Entire libraries' worth of books and studies have been published since 9/11 exploring what allows terrorist groups to take root in Muslim communities. Evidently, the Pentagon feels it's no closer to understanding the central strategic problem it's facing. So it's essentially going back to school -- and deputizing college professors to teach the military about the root causes of terrorism.
Remember the Minerva Project? It's a Robert Gates-era initiative to marshal university scholarship for topics of concern to the military. Through the coin of the academic realm -- six-figure research grants -- the Pentagon thought it bridge its cultural divide with higher learning and gain itself some scholastic rigor.
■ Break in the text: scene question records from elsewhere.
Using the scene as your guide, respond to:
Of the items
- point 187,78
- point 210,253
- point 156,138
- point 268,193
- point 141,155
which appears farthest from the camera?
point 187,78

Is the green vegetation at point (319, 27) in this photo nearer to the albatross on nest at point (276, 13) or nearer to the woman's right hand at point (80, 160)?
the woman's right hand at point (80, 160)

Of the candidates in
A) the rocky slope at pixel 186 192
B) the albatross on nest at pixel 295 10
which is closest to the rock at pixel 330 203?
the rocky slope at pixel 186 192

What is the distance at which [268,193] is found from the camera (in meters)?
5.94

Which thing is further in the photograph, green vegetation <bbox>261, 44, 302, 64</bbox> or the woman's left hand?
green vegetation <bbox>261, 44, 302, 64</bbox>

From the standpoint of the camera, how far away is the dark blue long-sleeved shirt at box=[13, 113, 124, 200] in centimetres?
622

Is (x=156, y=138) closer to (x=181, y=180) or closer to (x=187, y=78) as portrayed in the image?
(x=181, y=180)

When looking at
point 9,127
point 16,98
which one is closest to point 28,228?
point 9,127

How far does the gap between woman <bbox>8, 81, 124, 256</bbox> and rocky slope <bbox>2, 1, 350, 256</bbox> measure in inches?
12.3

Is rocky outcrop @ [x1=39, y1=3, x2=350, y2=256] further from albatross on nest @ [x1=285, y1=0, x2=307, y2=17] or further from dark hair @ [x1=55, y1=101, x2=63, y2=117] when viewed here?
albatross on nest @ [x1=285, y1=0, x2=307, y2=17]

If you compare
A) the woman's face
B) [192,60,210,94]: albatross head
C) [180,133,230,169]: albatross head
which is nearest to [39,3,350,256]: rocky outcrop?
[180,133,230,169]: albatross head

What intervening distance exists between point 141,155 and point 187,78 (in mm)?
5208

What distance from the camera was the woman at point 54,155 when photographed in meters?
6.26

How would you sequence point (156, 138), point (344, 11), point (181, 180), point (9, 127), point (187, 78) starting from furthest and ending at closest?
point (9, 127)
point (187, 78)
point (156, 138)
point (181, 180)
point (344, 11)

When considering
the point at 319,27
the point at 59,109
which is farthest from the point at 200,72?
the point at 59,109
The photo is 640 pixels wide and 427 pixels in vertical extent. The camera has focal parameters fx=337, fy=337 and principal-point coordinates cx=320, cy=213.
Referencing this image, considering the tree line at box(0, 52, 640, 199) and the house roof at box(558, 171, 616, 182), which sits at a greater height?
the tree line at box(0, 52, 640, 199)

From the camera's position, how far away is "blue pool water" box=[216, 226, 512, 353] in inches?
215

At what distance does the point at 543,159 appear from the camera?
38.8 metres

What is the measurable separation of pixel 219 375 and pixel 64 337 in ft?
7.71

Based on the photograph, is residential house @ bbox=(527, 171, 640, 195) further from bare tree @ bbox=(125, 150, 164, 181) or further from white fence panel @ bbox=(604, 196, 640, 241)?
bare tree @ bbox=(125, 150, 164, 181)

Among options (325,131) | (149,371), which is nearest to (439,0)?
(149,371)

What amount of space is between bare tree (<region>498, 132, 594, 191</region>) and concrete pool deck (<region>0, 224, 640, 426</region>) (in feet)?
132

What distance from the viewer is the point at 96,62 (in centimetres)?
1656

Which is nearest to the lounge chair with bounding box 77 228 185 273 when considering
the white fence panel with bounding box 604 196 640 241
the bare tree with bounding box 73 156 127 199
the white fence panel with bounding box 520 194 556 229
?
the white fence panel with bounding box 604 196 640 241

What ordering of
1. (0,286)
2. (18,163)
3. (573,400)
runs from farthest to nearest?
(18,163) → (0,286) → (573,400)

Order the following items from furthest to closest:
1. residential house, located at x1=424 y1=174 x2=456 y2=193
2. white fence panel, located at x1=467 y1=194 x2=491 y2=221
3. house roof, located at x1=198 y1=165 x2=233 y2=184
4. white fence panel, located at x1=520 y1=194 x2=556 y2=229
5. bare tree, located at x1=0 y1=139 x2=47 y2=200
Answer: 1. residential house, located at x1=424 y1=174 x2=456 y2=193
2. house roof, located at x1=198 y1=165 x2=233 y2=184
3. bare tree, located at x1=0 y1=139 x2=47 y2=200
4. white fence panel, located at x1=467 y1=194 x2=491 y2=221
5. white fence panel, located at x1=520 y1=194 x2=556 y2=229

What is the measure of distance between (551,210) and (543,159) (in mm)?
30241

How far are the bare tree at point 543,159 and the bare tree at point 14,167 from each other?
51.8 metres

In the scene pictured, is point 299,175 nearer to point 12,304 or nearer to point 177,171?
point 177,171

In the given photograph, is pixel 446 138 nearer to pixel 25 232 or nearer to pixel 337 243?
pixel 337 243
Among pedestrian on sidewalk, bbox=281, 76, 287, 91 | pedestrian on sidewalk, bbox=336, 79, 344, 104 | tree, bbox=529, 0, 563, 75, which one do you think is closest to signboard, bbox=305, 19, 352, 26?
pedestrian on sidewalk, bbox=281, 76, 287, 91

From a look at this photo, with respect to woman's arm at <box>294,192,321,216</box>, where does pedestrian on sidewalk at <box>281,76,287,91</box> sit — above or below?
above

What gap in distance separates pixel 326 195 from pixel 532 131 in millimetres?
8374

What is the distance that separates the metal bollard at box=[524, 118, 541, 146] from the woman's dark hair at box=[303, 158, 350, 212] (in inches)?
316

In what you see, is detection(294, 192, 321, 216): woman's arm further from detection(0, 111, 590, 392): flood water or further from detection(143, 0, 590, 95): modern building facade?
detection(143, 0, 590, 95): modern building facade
Some on campus turned up their noses; others took the cash for studies on Iraqi attitudes on the U.S. waror "Emotion and Intergroup Relations."
But a new round of Minerva solicitations (.pdf), recently announced, asks academics to send the military back to summer school on terrorism.
One area of Minerva research available to academics sets for itself the admirably ambitious goal of understanding "the implications of trends in religious and cultural life in the Islamic world." That means unraveling the "relationships amongst social, cultural, political, religious and economic factors that interact to foster political violence, terrorism or insurgent behavior." Be sure to look at "the relationship between religious ideologies and the behavior of sub or trans-state actors bound by ethnic, tribal, and regional identities.
Not a bad topic of study, if broad. It sounds a bit like the Human Terrain System, an Army effort to marshal social science to understand the Iraqi and Afghan peoples, though the Minerva project wouldn't really involve fieldwork. Still, not exactly a vote of confidence in the troubled system's product. And in any event, the military is lousy with papers, studies, analyses and PowerPoints about the roots of terrorism. They just don't seem to have been worth all that much.
But maybe that shouldn't be surprising. During the early post-9/11 years, the military was completely complacent with its inability to understand Arabic. A one-line "snowflake" memo from Defense Secretary Donald Rumsfeld to his top deputies in July 2003 mused, "I think we have to get more retired American military who speak Arabic into Iraq, helping our people." (.pdf) Robert Kaplan calculates that it took Rumsfeld four years to add 1,400 Arabic speakers to the military -- for a total of merely 5,700.
Even more facepalm-worthy is a desired study of "Terrorism and Terrorist Ideologies." Help the Pentagon understand how terrorist groups glom on to existing social, political or economic unrest and massage their ideologies to seem in harmony with those material grievances. Make sure to study "the role of both traditional communication mechanisms and new media technologies, including social media, in terrorist recruitment, radicalization, and de-radicalization, including radicalization of domestic populations." To paraphrase Adam Sandler: once again, things that could have been brought to the Pentagon's attention yesterday.
That's not to say Minerva isn't soliciting some useful studies. One Minerva offering would comb through Chinese publications to understand Beijing's newest investments in science and technology. Another wants to understand why some dictators (read: Arab autocrats) are susceptible to popular uprisings and others aren't. That's particularly salient given the failures of expensive Pentagon prediction models and U.S. intelligence to anticipate the Arab Spring.
On the other hand, hasn't the military ever read an academic paper? Does the proliferation of useless jargon and fashionable academic rejection of clear courses of action not serve as a deterrent to Minerva? Here, I'll give the Department a preview, free of charge, of what every academic paper Minerva solicits will say: it's complicated.
But still. Defense Secretary Leon Panetta has all but closed the door on the age of terrorism. Is it going to take until al-Qaida is a dated relic before the Pentagon begins to understand what (briefly) made it a potent force?